• REQUIRED TASK
According to the text on OpenWGA plugins, what access level must both the Default and Anonymous access levels be set to for a plugin to serve as a design provider?

• PROVIDED TEXT

###

As a web application directly
As we described earlier an installed plugin is actually a special form of an installed web application. Therefor it is of course possible to also use the plugin as web application, meaning: To access it directly via browser, work with it, store data in its content store. A plugin design striving for this usage case may just get programmed like any regular web application.
Some default plugins of OpenWGA have this usage type, like the OpenWGA content manager and the OpenWGA admin client.
Some configuration options in design configuration that may be set for that usage case:
- On tab Plugin Configuration:
- Check Usage checkbox "Published WGA Content Store". Without it your plugin will not be accessible as browser.
- Optionally choose an "Authentication source" for your plugin, if you want the browser users to login to your plugin application
- Optionally choose the "Personalisation mode" for the plugin application if you use personalisation/portlet functionalities
- You may also specify a "Plugin homepage", which is any partial URL to the plugin application, beginning after the database key part. If that is set then the plugin title in OpenWGA admin client, menu "Plugins / Plugin Management" will be a link leading to that URL.
- On tab Design Configuration
- Check if you need to set "Default access level" and/or "Anonymous access level" for your users to be able to actually access the plugin app without modifying its ACL
- Generally check all other settings which make sense for your web application, as all of them may apply.
Do not confuse this usage type with the usage as a design provider, described in the next chapter. The difference is, that a design provider gives its design to "real" OpenWGA web applications while in this usage case here the plugin itself is the web application.
As design provider for web applications
Plugins can be used just like regular design directories to provide a design for any OpenWGA web application. These plugins are called "design providers". If you have any design directory which you use as design for an OpenWGA web application you can also distribute it as design provider plugin, just by creating a plugin configuration in its design configuration, exporting it as plugin file and installing it on those servers that are about to use it.
When creating a new web application in OpenWGA admin client you use a design provider plugin by specifying "Plugin" as design source. Then a list of all installed plugins that are marked as being design providers is shown, from which one can be selected:
All predefined application designs for OpenWGA, like wiki, blog or the Basic Website Kit are distributed as design provider plugins. This is the preferred way to distribute OpenWGA designs for a larger audience.
What happens when an application inherits its design from a plugin is not that different from using a design directory. Plugin distributions are actually regular OpenWGA designs, just in a different form. Using a plugin for an application design is the same as using the design directory, from which the plugin was built, directly.
Settings in design configuration to observe when creating a design provider plugin:
- On Tab "Plugin Configuration"
- Under "Usage" check the checkbox "Design Provider"
- In most cases you also want to check "Do not execute init/connect functionalities on plugin itself", so the installed plugin app itself does execute what actually is meant for the design consumer. This only makes sense if you want some kind of "mixed usage", like described below.
- If your plugin design is a customization of a base plugin (like the Basic Website Kit, for example) then you should include a dependency to your base plugin in the configuration. Open the section Dependencies and add an entry to the dependency table there, containing the unique name of your base plugin and its version.
- On Tab "Design Configuration"
- Ensure that both, Default and Anonymous Access level are set to "reader". In order to use a plugin as design provider it must be "readable" for everyone.

###

• DATASET EXTRACT

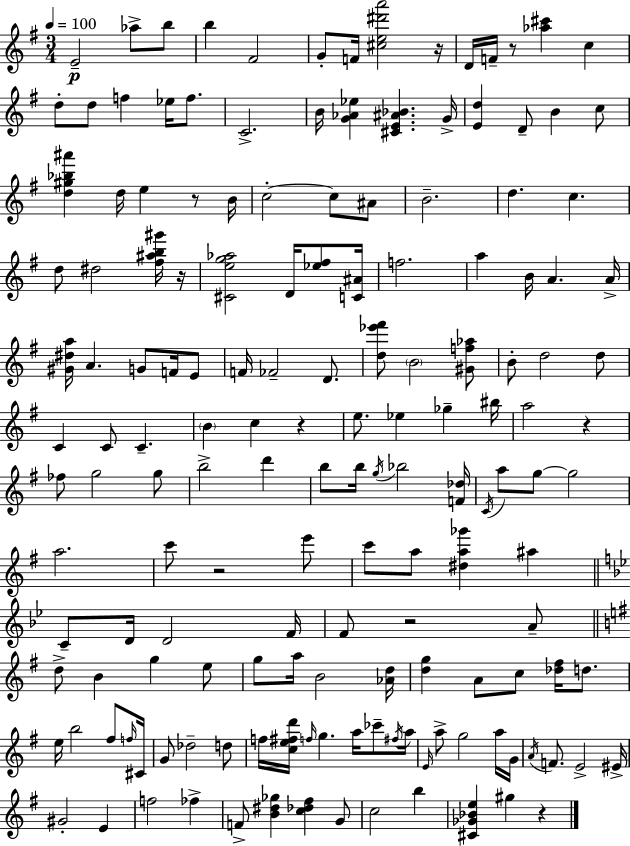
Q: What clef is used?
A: treble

###

• TASK SOLUTION
Both must be set to "reader".